__PROVIDED RECORDS__.

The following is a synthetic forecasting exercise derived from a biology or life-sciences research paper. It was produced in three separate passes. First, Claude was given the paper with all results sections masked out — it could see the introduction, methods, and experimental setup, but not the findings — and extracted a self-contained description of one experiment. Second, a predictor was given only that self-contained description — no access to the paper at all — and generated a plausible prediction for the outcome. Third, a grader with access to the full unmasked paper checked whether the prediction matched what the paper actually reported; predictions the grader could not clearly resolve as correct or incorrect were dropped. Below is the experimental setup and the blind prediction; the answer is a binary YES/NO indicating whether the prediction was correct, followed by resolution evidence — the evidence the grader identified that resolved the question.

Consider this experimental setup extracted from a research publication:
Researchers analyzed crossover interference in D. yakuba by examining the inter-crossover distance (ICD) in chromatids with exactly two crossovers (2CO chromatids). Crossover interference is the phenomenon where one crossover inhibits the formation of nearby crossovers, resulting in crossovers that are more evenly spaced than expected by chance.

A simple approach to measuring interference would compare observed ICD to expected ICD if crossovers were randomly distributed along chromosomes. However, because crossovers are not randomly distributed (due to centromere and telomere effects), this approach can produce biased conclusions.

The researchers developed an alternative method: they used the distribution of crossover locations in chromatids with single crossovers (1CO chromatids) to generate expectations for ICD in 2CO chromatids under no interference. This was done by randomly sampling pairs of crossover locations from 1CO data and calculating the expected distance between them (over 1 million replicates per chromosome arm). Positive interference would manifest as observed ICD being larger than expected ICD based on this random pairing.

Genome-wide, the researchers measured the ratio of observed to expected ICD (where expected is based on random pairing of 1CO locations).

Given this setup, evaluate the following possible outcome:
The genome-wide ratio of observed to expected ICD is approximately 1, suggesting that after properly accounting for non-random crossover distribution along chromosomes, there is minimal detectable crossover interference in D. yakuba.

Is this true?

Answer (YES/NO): NO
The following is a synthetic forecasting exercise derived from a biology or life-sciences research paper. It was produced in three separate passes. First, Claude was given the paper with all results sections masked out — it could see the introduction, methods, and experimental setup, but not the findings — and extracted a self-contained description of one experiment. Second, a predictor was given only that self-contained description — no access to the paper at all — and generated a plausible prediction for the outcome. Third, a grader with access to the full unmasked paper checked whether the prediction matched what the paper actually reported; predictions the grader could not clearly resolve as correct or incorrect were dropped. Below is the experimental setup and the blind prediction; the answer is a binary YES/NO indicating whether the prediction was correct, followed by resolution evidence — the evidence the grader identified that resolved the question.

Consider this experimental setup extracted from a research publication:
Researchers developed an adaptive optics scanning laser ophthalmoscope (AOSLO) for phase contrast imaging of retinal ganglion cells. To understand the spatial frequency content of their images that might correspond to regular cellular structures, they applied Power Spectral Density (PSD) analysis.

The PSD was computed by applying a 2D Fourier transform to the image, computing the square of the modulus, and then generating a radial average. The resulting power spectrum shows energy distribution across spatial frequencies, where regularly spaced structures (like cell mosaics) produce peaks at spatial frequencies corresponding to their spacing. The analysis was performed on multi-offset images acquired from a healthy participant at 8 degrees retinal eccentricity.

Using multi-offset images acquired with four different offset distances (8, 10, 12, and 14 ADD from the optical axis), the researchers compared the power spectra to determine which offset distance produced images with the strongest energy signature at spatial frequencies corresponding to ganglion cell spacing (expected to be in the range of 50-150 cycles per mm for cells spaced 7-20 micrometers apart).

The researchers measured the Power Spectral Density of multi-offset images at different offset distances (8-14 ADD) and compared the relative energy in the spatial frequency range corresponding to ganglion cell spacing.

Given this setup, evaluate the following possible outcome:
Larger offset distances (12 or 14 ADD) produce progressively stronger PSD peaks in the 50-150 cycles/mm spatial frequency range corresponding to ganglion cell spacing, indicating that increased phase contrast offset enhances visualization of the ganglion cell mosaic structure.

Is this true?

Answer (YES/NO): NO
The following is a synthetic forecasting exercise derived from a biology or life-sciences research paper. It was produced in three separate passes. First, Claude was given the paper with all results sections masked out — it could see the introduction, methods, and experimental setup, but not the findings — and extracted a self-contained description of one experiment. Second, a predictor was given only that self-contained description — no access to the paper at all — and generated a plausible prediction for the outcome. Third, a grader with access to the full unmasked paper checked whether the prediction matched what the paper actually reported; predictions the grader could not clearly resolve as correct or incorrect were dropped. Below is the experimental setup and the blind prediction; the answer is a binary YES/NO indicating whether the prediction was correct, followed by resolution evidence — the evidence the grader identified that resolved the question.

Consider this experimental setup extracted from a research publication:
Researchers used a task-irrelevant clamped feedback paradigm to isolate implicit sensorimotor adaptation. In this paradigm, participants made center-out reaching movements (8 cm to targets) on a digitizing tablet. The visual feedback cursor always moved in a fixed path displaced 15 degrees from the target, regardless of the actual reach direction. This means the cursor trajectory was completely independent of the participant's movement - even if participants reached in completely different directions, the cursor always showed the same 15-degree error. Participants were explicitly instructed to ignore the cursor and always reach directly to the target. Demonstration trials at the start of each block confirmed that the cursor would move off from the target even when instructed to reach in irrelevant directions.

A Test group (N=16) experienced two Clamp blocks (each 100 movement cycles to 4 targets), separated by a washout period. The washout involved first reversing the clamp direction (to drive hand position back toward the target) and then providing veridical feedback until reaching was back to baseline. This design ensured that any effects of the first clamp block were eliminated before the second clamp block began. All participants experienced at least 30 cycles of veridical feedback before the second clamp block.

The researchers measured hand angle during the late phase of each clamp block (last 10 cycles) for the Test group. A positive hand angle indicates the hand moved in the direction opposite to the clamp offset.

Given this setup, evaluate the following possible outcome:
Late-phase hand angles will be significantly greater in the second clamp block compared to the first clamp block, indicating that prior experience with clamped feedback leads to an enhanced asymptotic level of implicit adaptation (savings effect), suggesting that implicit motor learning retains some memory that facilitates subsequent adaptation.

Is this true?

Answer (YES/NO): NO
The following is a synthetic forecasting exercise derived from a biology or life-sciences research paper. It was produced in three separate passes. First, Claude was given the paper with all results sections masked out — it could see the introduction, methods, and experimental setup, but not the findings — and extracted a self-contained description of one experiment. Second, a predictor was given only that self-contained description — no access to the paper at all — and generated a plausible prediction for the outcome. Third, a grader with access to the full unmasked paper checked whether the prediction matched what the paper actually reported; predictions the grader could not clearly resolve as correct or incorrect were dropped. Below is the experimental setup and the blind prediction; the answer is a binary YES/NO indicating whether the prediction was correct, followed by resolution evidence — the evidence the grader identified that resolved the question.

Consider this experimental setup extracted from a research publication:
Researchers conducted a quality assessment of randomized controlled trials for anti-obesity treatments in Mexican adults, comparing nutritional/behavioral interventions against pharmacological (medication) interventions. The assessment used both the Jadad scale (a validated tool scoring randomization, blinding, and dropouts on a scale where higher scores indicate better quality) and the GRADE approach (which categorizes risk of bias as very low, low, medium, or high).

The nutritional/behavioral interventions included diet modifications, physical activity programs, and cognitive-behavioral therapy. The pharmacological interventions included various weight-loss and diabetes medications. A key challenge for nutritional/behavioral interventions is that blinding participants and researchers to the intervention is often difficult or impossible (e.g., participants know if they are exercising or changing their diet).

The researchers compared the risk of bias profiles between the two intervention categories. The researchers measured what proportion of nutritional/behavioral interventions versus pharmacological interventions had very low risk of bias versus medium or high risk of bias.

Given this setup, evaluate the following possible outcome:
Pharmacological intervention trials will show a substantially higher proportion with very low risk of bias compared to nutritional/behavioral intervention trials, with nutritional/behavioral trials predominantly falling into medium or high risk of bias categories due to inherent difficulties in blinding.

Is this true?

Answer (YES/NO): YES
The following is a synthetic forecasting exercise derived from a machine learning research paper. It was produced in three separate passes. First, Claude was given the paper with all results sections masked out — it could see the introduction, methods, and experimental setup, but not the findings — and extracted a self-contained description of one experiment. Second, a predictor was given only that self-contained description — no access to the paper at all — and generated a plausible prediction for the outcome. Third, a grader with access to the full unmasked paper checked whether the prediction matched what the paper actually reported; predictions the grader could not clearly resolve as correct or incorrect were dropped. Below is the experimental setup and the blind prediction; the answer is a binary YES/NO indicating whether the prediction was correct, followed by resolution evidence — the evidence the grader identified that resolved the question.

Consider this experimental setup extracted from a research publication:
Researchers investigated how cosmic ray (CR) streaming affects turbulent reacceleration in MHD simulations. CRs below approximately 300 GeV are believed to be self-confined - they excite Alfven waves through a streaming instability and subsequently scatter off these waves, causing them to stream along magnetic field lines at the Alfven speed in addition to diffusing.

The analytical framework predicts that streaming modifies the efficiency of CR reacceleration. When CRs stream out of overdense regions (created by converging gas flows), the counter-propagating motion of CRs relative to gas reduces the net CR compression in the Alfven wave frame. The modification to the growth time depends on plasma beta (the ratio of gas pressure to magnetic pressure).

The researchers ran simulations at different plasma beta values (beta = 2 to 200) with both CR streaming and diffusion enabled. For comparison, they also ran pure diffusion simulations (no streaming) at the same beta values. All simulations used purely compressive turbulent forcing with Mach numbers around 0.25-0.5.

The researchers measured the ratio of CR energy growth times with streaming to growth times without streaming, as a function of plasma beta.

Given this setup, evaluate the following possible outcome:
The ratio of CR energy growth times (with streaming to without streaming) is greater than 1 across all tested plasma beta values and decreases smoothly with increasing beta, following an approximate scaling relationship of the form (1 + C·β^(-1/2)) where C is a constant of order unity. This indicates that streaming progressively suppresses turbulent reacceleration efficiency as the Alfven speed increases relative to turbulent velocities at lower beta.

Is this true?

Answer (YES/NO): NO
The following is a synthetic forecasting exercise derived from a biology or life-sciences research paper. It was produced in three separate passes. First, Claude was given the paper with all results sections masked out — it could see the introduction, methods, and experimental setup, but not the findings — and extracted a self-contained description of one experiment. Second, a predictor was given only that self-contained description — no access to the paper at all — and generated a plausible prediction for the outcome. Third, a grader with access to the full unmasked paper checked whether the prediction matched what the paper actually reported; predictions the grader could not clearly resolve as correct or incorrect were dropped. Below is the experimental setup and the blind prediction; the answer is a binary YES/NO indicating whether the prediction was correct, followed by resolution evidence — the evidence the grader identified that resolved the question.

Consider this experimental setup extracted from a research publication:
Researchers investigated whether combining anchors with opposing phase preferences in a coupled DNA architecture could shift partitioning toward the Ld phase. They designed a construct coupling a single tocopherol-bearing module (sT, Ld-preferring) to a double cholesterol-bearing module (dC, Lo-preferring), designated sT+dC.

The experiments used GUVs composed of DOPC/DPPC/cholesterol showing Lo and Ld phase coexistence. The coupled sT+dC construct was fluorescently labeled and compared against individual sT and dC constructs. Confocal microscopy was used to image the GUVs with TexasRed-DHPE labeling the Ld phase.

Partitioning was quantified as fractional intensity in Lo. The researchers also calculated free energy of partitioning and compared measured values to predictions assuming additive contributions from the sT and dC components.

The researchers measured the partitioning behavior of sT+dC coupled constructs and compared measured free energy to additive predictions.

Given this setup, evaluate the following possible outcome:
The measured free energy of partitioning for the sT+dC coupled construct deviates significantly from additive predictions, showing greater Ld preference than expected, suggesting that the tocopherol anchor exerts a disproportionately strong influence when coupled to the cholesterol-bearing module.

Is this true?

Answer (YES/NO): NO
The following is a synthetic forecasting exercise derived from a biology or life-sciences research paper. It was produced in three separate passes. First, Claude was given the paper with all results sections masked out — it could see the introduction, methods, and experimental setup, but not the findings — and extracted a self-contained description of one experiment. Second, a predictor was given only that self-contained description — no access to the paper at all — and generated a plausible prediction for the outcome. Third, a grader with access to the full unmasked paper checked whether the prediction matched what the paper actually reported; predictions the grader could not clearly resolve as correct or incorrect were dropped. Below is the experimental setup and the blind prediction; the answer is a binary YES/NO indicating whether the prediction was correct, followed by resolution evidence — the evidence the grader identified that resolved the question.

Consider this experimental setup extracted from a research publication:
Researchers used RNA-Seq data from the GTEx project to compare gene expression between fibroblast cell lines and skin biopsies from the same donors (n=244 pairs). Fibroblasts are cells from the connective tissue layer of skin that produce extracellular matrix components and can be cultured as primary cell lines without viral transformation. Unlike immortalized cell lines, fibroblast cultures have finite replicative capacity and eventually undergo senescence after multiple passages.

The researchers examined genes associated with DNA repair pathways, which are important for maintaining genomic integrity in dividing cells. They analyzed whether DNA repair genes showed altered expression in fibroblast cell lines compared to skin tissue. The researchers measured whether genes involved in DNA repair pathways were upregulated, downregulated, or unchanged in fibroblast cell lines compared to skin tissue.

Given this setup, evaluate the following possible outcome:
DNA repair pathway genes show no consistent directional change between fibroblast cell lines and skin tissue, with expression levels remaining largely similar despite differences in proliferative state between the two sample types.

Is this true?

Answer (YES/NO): NO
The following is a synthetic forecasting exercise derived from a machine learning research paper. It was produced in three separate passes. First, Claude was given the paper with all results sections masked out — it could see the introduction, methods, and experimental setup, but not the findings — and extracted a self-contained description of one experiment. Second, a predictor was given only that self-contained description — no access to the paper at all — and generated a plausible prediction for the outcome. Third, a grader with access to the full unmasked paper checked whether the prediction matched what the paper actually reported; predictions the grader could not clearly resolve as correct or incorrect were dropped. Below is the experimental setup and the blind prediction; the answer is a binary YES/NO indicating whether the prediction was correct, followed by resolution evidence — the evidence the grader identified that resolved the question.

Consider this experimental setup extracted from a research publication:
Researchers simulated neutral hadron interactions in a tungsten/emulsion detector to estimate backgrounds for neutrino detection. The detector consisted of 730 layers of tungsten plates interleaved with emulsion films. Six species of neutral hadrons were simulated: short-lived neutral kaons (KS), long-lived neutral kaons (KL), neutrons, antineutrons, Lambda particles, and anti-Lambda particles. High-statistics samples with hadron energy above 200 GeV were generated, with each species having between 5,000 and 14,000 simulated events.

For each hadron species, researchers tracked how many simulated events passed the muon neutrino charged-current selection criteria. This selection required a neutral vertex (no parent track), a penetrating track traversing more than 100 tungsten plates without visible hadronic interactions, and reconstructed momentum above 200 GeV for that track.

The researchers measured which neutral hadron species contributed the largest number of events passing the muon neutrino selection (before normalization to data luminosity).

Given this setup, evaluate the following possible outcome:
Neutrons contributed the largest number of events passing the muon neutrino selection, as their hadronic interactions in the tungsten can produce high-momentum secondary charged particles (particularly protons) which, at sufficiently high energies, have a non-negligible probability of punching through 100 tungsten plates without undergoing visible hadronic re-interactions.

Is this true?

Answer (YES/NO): YES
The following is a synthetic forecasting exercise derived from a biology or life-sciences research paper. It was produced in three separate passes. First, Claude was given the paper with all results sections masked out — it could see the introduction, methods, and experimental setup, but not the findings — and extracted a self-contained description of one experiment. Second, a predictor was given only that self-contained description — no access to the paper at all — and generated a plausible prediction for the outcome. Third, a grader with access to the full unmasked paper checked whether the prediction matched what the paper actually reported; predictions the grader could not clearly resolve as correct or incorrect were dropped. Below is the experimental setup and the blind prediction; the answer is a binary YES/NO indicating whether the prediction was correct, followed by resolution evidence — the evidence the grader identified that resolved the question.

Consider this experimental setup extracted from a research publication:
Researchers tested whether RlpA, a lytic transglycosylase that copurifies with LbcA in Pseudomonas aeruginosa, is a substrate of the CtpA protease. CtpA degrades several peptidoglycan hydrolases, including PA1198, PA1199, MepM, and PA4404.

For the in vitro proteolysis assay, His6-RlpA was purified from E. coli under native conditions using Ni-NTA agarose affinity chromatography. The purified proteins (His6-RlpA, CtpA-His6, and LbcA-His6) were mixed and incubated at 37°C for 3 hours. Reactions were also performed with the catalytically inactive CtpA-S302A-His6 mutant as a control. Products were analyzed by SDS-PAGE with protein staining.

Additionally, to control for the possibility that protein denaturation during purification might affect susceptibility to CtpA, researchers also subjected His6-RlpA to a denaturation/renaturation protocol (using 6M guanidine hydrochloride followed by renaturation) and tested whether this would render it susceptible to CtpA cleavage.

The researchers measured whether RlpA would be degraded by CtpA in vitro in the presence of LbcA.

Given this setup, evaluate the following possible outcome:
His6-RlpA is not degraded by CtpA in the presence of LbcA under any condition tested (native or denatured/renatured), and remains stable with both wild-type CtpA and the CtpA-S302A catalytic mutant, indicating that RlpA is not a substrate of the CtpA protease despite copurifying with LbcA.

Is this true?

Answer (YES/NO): YES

__WHAT IS NEEDED__. Copy, character for character, the lines from the line that holds "Researchers tested whether" through the final line of the records above.

__RESULT FOR THIS EXERCISE__.
Researchers tested whether RlpA, a lytic transglycosylase that copurifies with LbcA in Pseudomonas aeruginosa, is a substrate of the CtpA protease. CtpA degrades several peptidoglycan hydrolases, including PA1198, PA1199, MepM, and PA4404.

For the in vitro proteolysis assay, His6-RlpA was purified from E. coli under native conditions using Ni-NTA agarose affinity chromatography. The purified proteins (His6-RlpA, CtpA-His6, and LbcA-His6) were mixed and incubated at 37°C for 3 hours. Reactions were also performed with the catalytically inactive CtpA-S302A-His6 mutant as a control. Products were analyzed by SDS-PAGE with protein staining.

Additionally, to control for the possibility that protein denaturation during purification might affect susceptibility to CtpA, researchers also subjected His6-RlpA to a denaturation/renaturation protocol (using 6M guanidine hydrochloride followed by renaturation) and tested whether this would render it susceptible to CtpA cleavage.

The researchers measured whether RlpA would be degraded by CtpA in vitro in the presence of LbcA.

Given this setup, evaluate the following possible outcome:
His6-RlpA is not degraded by CtpA in the presence of LbcA under any condition tested (native or denatured/renatured), and remains stable with both wild-type CtpA and the CtpA-S302A catalytic mutant, indicating that RlpA is not a substrate of the CtpA protease despite copurifying with LbcA.

Is this true?

Answer (YES/NO): YES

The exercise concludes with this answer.